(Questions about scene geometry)

(begin)

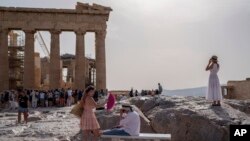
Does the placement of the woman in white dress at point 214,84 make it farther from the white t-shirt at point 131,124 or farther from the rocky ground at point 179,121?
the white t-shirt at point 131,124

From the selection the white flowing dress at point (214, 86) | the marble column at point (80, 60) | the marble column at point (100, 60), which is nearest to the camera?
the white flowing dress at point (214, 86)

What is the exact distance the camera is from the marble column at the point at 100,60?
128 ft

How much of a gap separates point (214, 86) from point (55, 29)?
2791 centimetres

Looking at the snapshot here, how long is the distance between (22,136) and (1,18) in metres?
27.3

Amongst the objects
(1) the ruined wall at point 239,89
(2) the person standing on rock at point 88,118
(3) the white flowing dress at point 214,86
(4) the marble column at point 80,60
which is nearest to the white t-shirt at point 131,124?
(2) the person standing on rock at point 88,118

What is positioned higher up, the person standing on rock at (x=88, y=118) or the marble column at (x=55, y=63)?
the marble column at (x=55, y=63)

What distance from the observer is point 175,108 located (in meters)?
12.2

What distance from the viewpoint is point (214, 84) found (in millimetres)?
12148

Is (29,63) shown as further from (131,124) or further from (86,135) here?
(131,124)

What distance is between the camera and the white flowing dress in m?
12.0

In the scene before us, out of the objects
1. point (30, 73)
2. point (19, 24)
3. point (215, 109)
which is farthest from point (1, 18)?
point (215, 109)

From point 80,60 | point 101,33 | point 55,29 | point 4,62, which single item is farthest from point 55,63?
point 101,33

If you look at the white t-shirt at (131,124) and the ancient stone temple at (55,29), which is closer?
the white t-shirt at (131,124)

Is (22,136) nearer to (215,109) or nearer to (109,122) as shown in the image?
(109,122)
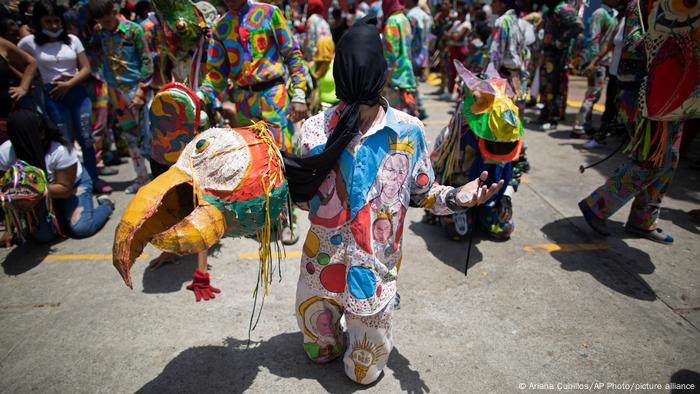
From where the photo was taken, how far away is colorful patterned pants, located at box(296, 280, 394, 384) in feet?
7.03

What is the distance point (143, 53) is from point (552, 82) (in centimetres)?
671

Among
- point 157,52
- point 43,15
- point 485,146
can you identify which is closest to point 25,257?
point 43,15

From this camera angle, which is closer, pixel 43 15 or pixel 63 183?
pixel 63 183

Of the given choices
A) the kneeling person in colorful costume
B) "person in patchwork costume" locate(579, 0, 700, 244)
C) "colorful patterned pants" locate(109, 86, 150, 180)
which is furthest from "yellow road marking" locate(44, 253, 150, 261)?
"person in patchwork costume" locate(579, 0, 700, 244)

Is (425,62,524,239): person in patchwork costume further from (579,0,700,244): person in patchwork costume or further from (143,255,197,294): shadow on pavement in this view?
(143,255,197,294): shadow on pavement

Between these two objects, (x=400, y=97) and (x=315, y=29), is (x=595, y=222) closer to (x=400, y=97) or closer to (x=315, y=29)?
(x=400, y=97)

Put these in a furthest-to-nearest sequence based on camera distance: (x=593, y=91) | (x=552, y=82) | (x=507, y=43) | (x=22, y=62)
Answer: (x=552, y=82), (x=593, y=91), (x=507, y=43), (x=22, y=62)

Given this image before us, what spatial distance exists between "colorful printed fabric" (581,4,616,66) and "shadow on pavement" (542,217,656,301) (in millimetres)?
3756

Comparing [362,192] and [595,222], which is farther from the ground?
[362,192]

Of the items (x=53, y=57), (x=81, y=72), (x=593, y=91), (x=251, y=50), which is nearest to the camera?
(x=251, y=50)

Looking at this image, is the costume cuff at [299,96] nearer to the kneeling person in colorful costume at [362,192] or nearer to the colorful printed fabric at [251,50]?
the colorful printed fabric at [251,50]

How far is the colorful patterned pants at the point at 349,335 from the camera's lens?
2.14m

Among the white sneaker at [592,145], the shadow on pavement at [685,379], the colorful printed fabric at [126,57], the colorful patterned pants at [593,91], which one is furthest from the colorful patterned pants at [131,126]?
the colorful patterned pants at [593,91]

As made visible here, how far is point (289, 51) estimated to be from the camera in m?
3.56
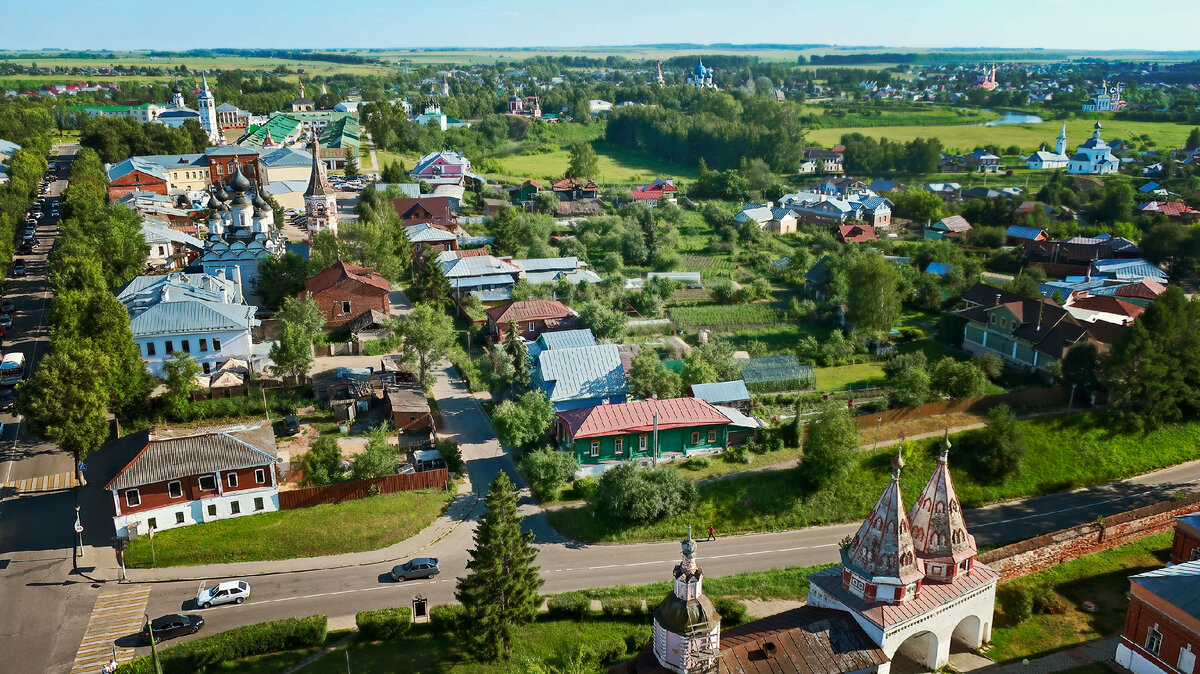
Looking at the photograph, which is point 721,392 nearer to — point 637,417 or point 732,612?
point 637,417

(end)

§ **What to work on**
Take the line containing "Looking at this" and every line after it up to the end of the entries, and quote them exactly. Both ends count; the pictures do not.

§ **Solution to this problem**
Looking at this image, is the costume cuff at [299,96] nearer to the kneeling person in colorful costume at [362,192] or nearer to the colorful printed fabric at [251,50]?
the colorful printed fabric at [251,50]

How far is the colorful patterned pants at the point at 349,335 from the camera's lens?
2.14m

Among the white sneaker at [592,145], the shadow on pavement at [685,379], the colorful printed fabric at [126,57], the colorful patterned pants at [593,91], which one is furthest from the colorful patterned pants at [131,126]?
the colorful patterned pants at [593,91]

As made visible here, how far is point (289, 51) estimated to be from the camera in m?
3.56
Looking at the photograph, which is point 721,392 nearer to — point 637,417 or point 732,612?
point 637,417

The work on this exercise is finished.